*Source extract*:
::::

Kai Clinic essay 

What science says acupuncture treats… Scientific medicine is creeping slowly towards accepting that acupuncture can treat a variety of conditions. Whenever these treatable conditions are listed however, they make for strange company. Why should a seemingly homogeneous treatment like acupuncture have the ability to treat conditions as diverse as knee pain, nausea and breech presentation in the womb?

Here are two examples of how medical science is viewing acupuncture favorably.

1) The World Health Organization considers acupuncture to have been ‘proved’ effective in the treatment of a long list of conditions such as knee pain, depression, morning sickness, rheumatoid arthritis, tennis elbow, dysentery and high blood pressure. It also has an even longer list of conditions for which the therapeutic effect of  acupuncture have been shown, but with ‘further proof needed’, such as bronchial asthma, Bell’s palsy, premenstrual syndrome, ulcerative colitis, recurrent urinary tract infection, herpes zoster and cardiac neurosis.

::::

*Data supplied*:

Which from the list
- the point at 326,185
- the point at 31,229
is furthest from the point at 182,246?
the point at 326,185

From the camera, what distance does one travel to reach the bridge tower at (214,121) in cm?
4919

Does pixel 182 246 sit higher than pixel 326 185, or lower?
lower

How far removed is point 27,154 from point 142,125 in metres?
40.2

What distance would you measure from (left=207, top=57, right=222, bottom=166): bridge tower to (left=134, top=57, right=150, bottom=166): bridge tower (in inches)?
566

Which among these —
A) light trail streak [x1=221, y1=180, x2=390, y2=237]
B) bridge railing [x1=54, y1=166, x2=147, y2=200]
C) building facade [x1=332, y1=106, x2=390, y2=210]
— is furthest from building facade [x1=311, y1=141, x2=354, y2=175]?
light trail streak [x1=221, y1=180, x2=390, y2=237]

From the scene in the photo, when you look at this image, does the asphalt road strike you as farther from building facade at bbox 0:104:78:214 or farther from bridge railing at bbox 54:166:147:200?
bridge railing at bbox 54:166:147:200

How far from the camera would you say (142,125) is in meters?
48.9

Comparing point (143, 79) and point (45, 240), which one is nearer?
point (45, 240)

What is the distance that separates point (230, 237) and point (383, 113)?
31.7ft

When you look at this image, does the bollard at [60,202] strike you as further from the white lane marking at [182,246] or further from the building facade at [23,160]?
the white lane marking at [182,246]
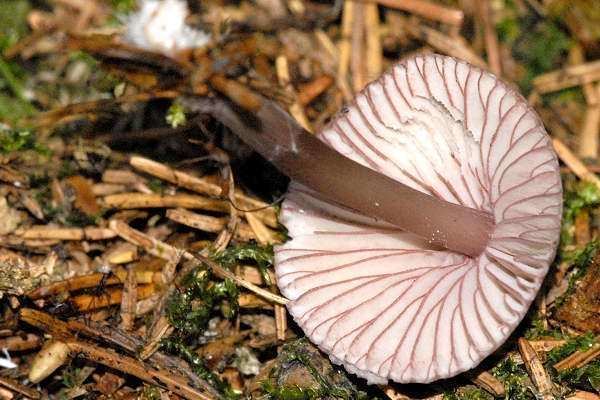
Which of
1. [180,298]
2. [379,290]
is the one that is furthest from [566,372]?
[180,298]

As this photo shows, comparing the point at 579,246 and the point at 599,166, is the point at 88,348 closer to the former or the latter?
the point at 579,246

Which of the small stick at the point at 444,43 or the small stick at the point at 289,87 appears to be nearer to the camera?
the small stick at the point at 289,87

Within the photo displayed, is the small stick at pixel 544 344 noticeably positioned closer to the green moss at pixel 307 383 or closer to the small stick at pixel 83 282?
the green moss at pixel 307 383

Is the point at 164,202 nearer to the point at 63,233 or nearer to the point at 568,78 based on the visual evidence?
the point at 63,233

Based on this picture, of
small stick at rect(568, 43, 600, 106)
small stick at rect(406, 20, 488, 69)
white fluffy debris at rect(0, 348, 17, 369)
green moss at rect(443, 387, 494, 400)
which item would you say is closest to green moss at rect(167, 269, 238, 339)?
white fluffy debris at rect(0, 348, 17, 369)

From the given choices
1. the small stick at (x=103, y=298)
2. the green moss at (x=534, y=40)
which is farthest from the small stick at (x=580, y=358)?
the green moss at (x=534, y=40)

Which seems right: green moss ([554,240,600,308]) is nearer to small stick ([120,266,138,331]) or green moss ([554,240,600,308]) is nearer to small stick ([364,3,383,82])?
small stick ([364,3,383,82])
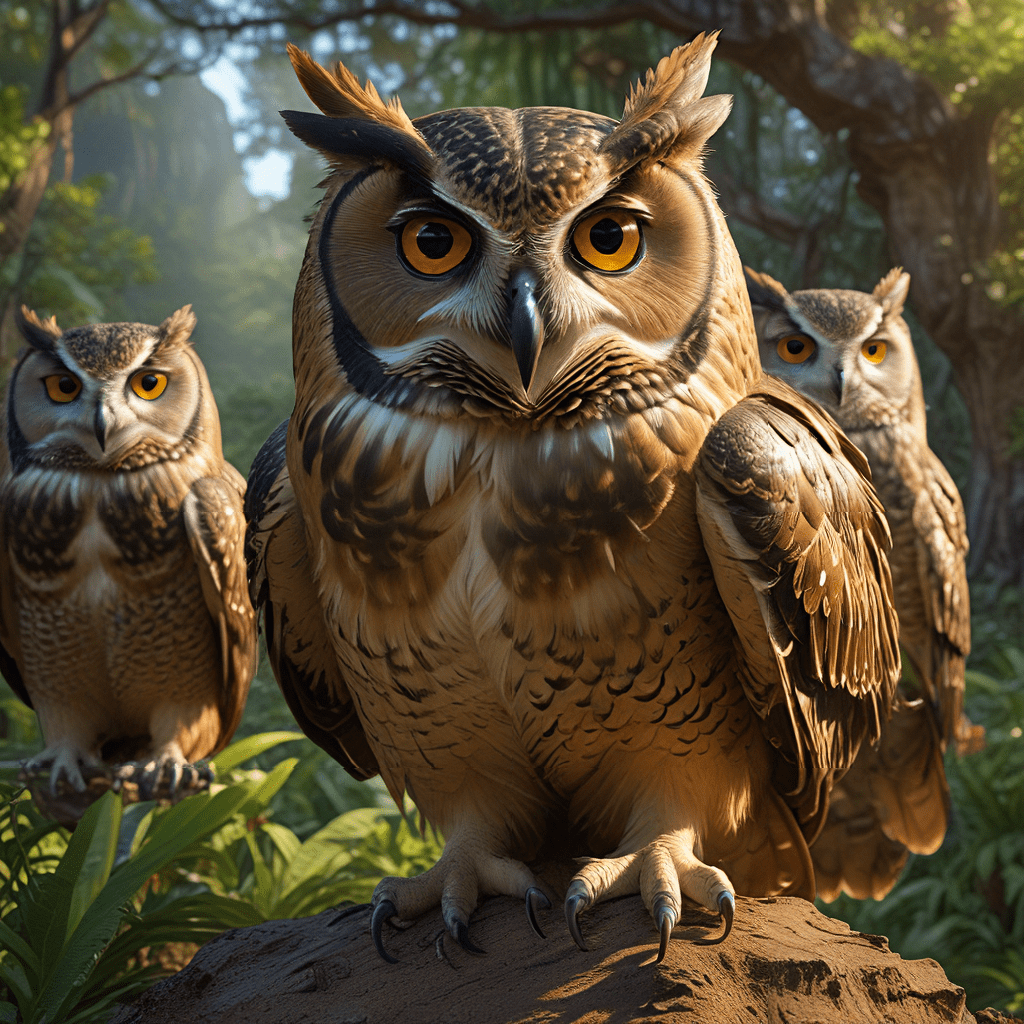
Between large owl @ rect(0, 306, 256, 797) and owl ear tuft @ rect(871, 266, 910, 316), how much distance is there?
1753 mm

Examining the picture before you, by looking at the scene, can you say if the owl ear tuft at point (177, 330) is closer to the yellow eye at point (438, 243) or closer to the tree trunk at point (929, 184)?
the yellow eye at point (438, 243)

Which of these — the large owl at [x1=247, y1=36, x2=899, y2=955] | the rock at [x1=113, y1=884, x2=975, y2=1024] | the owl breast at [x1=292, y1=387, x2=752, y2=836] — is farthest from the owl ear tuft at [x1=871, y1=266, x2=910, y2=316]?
the rock at [x1=113, y1=884, x2=975, y2=1024]

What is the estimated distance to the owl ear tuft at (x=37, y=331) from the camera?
2.18 metres

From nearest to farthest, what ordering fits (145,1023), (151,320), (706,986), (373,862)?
(706,986)
(145,1023)
(373,862)
(151,320)

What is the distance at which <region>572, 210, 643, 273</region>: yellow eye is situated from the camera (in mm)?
1028

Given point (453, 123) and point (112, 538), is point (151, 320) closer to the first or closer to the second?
point (112, 538)

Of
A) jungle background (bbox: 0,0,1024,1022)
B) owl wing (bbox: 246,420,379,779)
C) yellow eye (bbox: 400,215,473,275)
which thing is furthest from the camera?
jungle background (bbox: 0,0,1024,1022)

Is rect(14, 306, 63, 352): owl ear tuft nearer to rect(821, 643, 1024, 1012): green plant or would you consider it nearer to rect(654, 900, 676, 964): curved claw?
rect(654, 900, 676, 964): curved claw

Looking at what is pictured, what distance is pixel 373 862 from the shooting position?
2916 millimetres

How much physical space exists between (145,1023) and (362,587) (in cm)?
80

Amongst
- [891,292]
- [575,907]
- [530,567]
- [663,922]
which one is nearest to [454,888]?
[575,907]

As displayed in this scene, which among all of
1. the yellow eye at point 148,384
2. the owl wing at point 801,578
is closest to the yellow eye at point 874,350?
the owl wing at point 801,578

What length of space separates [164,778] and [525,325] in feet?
5.77

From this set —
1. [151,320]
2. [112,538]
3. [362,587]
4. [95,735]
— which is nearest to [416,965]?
[362,587]
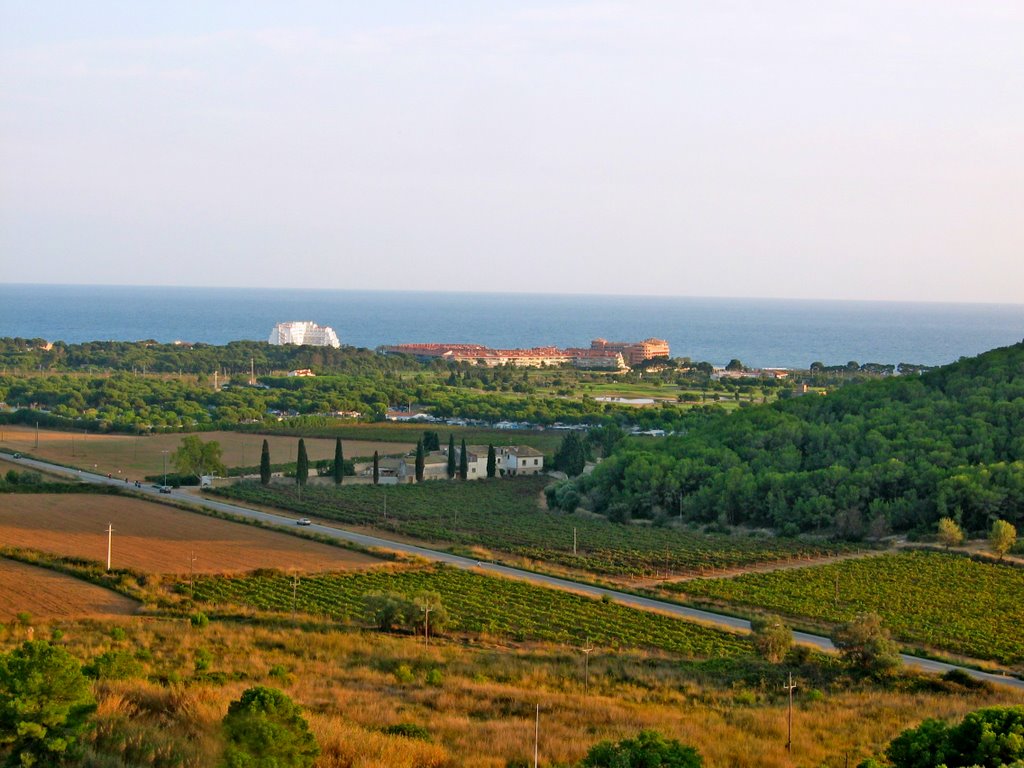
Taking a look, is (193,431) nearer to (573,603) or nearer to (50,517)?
(50,517)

::::

*Task objective*: Reproduce verbatim the part of the acupuncture essay that opens with the words containing "Kai Clinic essay" and closes with "in the womb?". Work from the acupuncture essay alone.

*Exercise result*:
Kai Clinic essay 

What science says acupuncture treats… Scientific medicine is creeping slowly towards accepting that acupuncture can treat a variety of conditions. Whenever these treatable conditions are listed however, they make for strange company. Why should a seemingly homogeneous treatment like acupuncture have the ability to treat conditions as diverse as knee pain, nausea and breech presentation in the womb?